Spanning the years 1961 to 1973, “Peter Saul: From Pop to Punk” showed the artist migrating from somewhat conventionally arranged, Pop-infused oils to eye-popping acrylics with tangled compositions and fluorescent hues. How apt that Saul (b. 1934), who was already enamored of comics during his Bay Area childhood, first saw Mad magazine in a shop in Paris, where he lived between 1956 and 1964. His paintings became a crucible of high-art abstraction and low-life cartooning, which he rendered inseparable. Take Pinkville (1970), his monumental cri de coeur against the Vietnam War. A giant sunburnt G.I., his dick bulging out of skimpy green pants, rampages with a twisting stride through a pagoda-studded landscape. Painted words and phrases, themselves the stuff of linear excitation, embellish content. “Chung Chong,” “Chung Ching,” “Ching Chang” and “Ching Chong” are the impolite names for four naked, yellow-skinned women whom the G.I. stomps with his big boots or shoots in the mouth and ass via four long, gummy arms. The phrase “Big Murder” ties two of the women together by their pigtails. All the elements are linked in a serpentine composition, a grand circuit of outrage. Saul thus commemorates the 1968 massacre that occurred in My Lai, nicknamed “Pinkville” by U.S. troops.

In Government of California (1969), Ronald Reagan, a creature with bleeding eyes who’s being injected with drugs, is entwined with a haloed Martin Luther King Jr., portrayed as an octopus whose tentacles fail to distribute coins to the poor. Even the saints are grotesque. Surely Saul’s sympathy lies with Angela Davis in Crucifixion of Angela Davis (1973), as he models her broken (though unsettlingly voluptuous) body on the type of the suffering Christ seen in the Isenheim Altarpiece. Our shock is meant to shake us out of complacency.

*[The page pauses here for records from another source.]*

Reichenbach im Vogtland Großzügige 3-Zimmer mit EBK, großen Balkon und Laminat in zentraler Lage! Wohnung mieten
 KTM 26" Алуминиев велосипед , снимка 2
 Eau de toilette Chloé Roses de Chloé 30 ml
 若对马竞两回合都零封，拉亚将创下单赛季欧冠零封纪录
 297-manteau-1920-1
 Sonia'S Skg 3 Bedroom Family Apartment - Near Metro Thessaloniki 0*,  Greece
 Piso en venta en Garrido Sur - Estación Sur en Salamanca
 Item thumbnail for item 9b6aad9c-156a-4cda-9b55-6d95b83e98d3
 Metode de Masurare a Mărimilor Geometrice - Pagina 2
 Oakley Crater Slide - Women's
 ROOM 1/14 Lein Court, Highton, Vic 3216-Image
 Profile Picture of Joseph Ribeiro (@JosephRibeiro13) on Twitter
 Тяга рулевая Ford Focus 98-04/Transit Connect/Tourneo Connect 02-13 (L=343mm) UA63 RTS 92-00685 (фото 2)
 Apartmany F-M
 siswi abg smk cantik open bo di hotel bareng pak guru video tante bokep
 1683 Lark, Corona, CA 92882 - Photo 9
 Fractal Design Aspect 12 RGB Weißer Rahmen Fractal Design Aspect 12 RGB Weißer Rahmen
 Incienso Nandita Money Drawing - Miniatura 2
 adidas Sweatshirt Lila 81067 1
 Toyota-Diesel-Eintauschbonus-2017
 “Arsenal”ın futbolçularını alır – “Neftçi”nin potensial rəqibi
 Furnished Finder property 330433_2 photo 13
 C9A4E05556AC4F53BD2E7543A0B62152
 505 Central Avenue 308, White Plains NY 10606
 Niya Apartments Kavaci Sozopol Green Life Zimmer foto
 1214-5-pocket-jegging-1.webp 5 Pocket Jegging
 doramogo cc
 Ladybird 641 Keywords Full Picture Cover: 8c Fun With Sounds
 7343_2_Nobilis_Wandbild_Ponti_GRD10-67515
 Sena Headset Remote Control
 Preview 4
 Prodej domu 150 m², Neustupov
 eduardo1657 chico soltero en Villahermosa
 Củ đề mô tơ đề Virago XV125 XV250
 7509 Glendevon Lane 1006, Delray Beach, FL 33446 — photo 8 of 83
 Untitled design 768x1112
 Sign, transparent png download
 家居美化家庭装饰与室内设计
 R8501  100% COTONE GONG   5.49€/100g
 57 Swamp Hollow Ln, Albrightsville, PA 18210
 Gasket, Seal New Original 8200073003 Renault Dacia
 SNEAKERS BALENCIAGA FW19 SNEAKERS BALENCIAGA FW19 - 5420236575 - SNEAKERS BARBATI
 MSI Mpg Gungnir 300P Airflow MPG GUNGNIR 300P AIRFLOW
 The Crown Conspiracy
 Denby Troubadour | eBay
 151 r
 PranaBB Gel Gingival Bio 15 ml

One of the early oils, Superman in the Electric Chair, was painted in 1963, the same year as Warhol’s Electric Chair. The topic of the death penalty was in the air, as New York State performed its last executions. Saul’s Pop, hot and wild, is a far cry from Warhol’s chilly blankness. Five extraordinary drawings from 1966 feel closer in sensibility to coeval drawings by fellow West Coast artist H.C. Westermann. Saul’s, however, tend toward a more raucous exposition. Executed in colored pencil, ballpoint pen, crayon, marker and pencil, the drawings are downright hallucinatory, more jam-packed than the paintings and subject to even more fluid transformations.